Taylor Gourmet, a 10-year-old Washington D.C.-based hoagie chain closed all 17 of its locations this weekend, after KarpReilly, the private equity firm that owned 75 percent of the chain, pulled its funding, according to the Washingtonian. A Taylor spokesman, who spoke on the condition of anonymity because he wasn't authorized to speak publicly, told the paper that the company would soon file for Chapter 7
bankruptcy protection.

KarpReilly had invested $5.6 million into the chain in 2015.

Although neither representatives from KarpReilly nor Taylor Gourmet co-founder Casey Patten responded to FastCasual's requests for comment, The Washingtonian reported that Taylor Gourmet received a lot of negative social media buzz last year when Patten met with President Trump in January 2017, as part of a small-business roundtable at the White House. Sales also dropped.

Patten, however, defended the meeting, saying that he used it to ask the president to cut the red tape at the Small Business Administration and to talk about Taylor Gourmet's immigrant workforce, which was "nervous about the potential regulations coming down the road.” Patten, who is from Philadelphia, said more than half of the company's 300-plus employees were immigrants or the American-born children of immigrants.

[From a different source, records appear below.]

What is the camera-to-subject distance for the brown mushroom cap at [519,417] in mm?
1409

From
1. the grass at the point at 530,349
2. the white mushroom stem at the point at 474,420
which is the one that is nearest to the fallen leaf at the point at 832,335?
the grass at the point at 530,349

Patten had previously told The Washington Post that he's apolitical, and the chain had posted a billboard in Chinatown that stated: "Less Politics, More Hoagies." He also claimed that he didn't vote in the last presidential election and didn't know if he was registered to vote. 

The sandwich chain, according to The Washingtonian, had turned into a local favorite among Washington insiders. President Barack Obama, for example, was a regular at Taylor Gourmet and hosted a roundtable discussion with small-business owners there to discuss his administration's policies.